Kejadian lain yang saya ingat adalah ketika mau nonton pameran kerja di komplek bandara templehoff Berlin. Nah, untuk masuk, disana kita harus daftar dulu, kemudian akan dikasi badge nama. Setelah antri dan ketemu sama si nyakwa di meja, saya hanya diserahkan sebuah laptop untuk mengisi sendiri formnya. Seperti biasa, karena harus menulis nama depan dan nama belakang, ya saya ulang saja dua kali, seperti di bank. Setelah semua data di entri, badge nama akan di print secara otomatis. Nah, ketika mengambil badge nama dari printer, dia sempat membaca nama saya, dan ketika mau diserahkan, dia bilang, "sepertinya kamu salah tulis, kamu ulang nama depan dan nama belakang", katanya. "oh tidak, saya hanya punya satu nama, jadi saya ulang saja dua kali". Mendengar jawaban tadi, ketawanya lepas, selepasnya, bahkan orang yang lagi antri dibelakang saya jadi kaget, apa yang membuat cewek manis ini ketawa begitu terbahaknya. Tak mau kalah, saya juga ikut ketawa, hahahahah.
Kemudian, ada juga kasus dimana kantor yang tidak mau mengulang nama saya, tapi harus ditulis sesuai dengan paspor, jadinya nama depan saya kosong diganti dengan tanda (-). Lengkapnya begini: - martunis. Dan apa yang terjadi selanjutnya? Ketika saya terima surat resmi dari mereka, kata-kata suratnya dimulai sebagai berikut;
Dear -
Dan untuk ini bisa saya pastikan kalau suranya dikirim otomatis, tanpa dicek sebelumnya, kalau tidak mana tega mereka sebut nama orang dengan tanda -.
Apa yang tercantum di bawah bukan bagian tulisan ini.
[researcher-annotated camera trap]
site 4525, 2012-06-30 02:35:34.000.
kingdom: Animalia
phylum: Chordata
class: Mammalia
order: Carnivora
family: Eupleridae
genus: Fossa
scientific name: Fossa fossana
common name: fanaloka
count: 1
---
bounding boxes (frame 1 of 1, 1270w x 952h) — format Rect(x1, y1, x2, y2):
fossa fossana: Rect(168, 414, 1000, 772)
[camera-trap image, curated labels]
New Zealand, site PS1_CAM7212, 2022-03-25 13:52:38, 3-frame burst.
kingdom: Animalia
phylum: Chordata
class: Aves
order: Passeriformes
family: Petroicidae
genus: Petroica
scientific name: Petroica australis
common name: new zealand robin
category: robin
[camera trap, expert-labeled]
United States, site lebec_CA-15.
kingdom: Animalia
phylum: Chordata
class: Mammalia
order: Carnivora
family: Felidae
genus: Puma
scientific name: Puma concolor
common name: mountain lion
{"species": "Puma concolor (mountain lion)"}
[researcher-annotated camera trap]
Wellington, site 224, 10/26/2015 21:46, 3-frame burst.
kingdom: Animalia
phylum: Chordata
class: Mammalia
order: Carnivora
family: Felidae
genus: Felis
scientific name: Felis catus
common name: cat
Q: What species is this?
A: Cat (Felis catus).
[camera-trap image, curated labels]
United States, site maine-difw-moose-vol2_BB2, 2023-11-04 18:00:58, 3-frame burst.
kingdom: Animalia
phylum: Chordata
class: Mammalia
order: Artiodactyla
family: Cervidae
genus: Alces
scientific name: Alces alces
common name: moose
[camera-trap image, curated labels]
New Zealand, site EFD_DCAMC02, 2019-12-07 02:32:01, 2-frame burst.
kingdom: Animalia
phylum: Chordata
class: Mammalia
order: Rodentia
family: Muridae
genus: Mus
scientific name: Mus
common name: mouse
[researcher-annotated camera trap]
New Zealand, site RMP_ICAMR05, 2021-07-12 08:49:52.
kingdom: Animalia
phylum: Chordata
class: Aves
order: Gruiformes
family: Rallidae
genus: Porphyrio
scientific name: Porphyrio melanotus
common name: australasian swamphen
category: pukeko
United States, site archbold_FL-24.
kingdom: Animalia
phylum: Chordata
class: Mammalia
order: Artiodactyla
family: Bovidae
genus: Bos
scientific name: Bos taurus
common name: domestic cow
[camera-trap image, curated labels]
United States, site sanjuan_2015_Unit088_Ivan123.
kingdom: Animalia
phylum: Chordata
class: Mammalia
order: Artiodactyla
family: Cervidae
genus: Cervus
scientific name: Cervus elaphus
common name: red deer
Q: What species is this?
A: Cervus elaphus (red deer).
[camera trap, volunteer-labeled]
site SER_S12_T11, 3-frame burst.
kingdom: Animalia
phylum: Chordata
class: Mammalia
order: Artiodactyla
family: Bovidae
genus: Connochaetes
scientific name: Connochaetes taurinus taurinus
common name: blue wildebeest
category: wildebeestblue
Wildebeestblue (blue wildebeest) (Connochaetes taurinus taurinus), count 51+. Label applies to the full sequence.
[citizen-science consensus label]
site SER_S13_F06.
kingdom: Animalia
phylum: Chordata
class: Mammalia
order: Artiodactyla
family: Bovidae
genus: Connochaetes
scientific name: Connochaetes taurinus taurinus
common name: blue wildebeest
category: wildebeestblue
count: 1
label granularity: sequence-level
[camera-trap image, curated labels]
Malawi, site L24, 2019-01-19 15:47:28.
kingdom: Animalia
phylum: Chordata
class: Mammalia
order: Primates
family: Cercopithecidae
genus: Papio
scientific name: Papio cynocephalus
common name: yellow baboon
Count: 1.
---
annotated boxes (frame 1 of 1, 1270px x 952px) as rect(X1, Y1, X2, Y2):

Dan kejadian nama terulang lagi tadi sore, ketika saya mau mengambil barang dari pos yang dititipkan di toko tetangga rumah. Karena memang tak pernah kenalan, jadinya kalau mau ambil barang ya harus nunjukin KTP. Dan ketika saya tunjukkan KTP saya, berkali-kali dia tanya "vorname bitte". Akhirnya ya saya harus berceramah lagi seperti yang saya lakukan ke pegawai bank, harus ngulang lagi kalau satu nama di Indonesia cukup umum, dari presiden sampai saya. Pengunjung yang mau belanja malah serius mendengar ceramah saya. Wah, seru juga kalau dipikir-pikir bisa ngasih kuliah ke orang Jerman tentang nama ya? Hom lah!